Disiplin protokol kesehatan
Sementara itu, dalam berbagai kesempatan, menanggapi aspirasi publik terkait penundaan pilkada, baik KPU, Kementerian Dalam Negeri, maupun Komisi II DPR, selalu mengatakan bahwa tidak ada yang dapat memastikan kapan pandemi Covid-19 akan selesai. Oleh karena itu, agenda pilkada serentak 2020 tetap dilangsungkan dengan penyesuaian regulasi mengenai protokol kesehatan.
Menteri Koordinator Bidang Politik, Hukum, dan Keamanan Mahfud MD, kala itu, mengatakan, sirkulasi elite atau pergantian pemimpin daerah harus tetap dijalankan meski terkendala pandemi Covid-19. Menurut dia, tidak boleh ada kekosongan pemerintahan di daerah akibat pandemi.
Pucuk pimpinan daerah juga tidak bisa sepenuhnya diserahkan kepada penjabat (pelaksana tugas). Sebab, penjabat tidak memiliki wewenang untuk membuat kebijakan-kebijakan strategis daerah. Saat masa pandemi Covid-19, kebijakan strategis daerah itu dibutuhkan untuk penanganan Covid-19 dan dampak ekonominya.
Sementara itu, anggota KPU, I Dewa Kade Wiarsa Raka Sandi, saat dikonfirmasi mengatakan, hari pemungutan suara tinggal tiga hari lagi. KPU tetap melaksanakan tahapan pilkada sesuai jadwal yang ada. KPU telah mempersiapkan tempat pemungutan suara (TPS) dengan memperhatikan penjarakan fisik, dan protokol kesehatan. Oleh karena itu, warga diminta untuk tetap menggunakan hak pilihnya. Seluruh pihak juga diminta untuk mengutamakan disiplin protokol kesehatan.
”Tahapan pilkada bukan hanya hari pemungutan suara 9 Desember. Kami sudah melaksanakan tahapan pilkada yang disesuaikan dengan protokol kesehatan. Karena sudah tinggal tiga hari, kami meminta dukungan dari masyarakat untuk tetap menggunakan hak pilihnya, dan berdisiplin dengan protokol kesehatan,” kata Dewa.
Di masa pandemi Covid-19, TPS sudah didesain khusus dengan protokol kesehatan. Seluruh petugas KPPS akan menggunakan alat pelindung diri, seperti masker, perisai wajah, dan sarung tangan. Pemilih yang datang ke TPS juga akan diperiksa suhu tubuhnya dan wajib memakai masker. Di pintu masuk dan pintu keluar TPS, disediakan fasilitas cuci tangan dengan sabun. Untuk menghindari kerumunan, pemilih juga akan dibagi dalam kelompok waktu pemilihan. Ini untuk menghindari penumpukan pemilih di jam-jam tertentu.

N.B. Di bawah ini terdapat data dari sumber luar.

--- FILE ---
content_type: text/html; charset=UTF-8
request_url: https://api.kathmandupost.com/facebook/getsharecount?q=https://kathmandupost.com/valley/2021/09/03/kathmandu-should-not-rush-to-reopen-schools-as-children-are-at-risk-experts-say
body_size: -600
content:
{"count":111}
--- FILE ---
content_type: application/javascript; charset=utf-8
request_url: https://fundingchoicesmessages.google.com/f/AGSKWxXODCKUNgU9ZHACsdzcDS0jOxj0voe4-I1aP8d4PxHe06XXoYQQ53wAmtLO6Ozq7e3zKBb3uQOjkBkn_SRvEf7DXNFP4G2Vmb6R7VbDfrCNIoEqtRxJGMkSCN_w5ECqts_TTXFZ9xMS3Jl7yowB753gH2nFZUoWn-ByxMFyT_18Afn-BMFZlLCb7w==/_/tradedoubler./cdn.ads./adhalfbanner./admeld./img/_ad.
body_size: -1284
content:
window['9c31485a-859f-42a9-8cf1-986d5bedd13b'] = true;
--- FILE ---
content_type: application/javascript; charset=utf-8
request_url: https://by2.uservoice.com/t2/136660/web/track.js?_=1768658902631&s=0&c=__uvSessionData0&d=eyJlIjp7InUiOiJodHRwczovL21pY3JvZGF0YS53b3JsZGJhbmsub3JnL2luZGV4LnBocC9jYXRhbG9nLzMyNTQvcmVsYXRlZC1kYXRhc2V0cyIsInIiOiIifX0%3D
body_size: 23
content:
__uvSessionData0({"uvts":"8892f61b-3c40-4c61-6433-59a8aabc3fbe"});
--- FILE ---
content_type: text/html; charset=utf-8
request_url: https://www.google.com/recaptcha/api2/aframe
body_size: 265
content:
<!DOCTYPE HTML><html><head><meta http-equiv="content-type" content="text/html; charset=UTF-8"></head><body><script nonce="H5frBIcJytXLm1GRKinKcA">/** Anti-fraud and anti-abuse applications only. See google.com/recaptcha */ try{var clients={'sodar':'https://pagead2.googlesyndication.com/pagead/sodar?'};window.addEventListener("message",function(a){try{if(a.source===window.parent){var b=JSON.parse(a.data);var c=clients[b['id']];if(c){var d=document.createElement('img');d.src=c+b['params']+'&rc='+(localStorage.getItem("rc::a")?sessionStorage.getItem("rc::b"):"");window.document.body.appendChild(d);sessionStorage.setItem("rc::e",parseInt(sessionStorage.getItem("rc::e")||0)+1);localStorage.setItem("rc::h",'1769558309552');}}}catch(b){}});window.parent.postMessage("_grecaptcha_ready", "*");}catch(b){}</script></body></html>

Terkait dengan pelayanan jemput bola untuk pasien positif Covid-19, Dewa mengatakan upaya itu dilakukan untuk melindungi hak pilih warga. Petugas jemput bola akan menggunakan pakaian hazmat dan APD lengkap. Untuk teknis pelaksanaannya pun, KPU di daerah tetap diminta berkoordinasi dengan satuan tugas percepatan penanganan Covid-19.
Petugas sudah mendapatkan bimbingan teknis agar menjalankan tugasnya dengan aman. Apabila pasien positif Covid-19 dalam kondisi kritis, petugas akan mengisi formulir yang menginformasikan bahwa pengambilan suara tidak dimungkinkan.
”Kami memahami, pengambilan suara jemput bola kepada pasien positif Covid-19 itu berisiko tinggi. Oleh karena itu, jika memang tidak memungkinkan seperti pasien kritis, tidak akan dilakukan. Ini merupakan upaya KPU agar tidak menghilangkan hak pilih warga meskipun dalam kondisi sakit,” kata Dewa.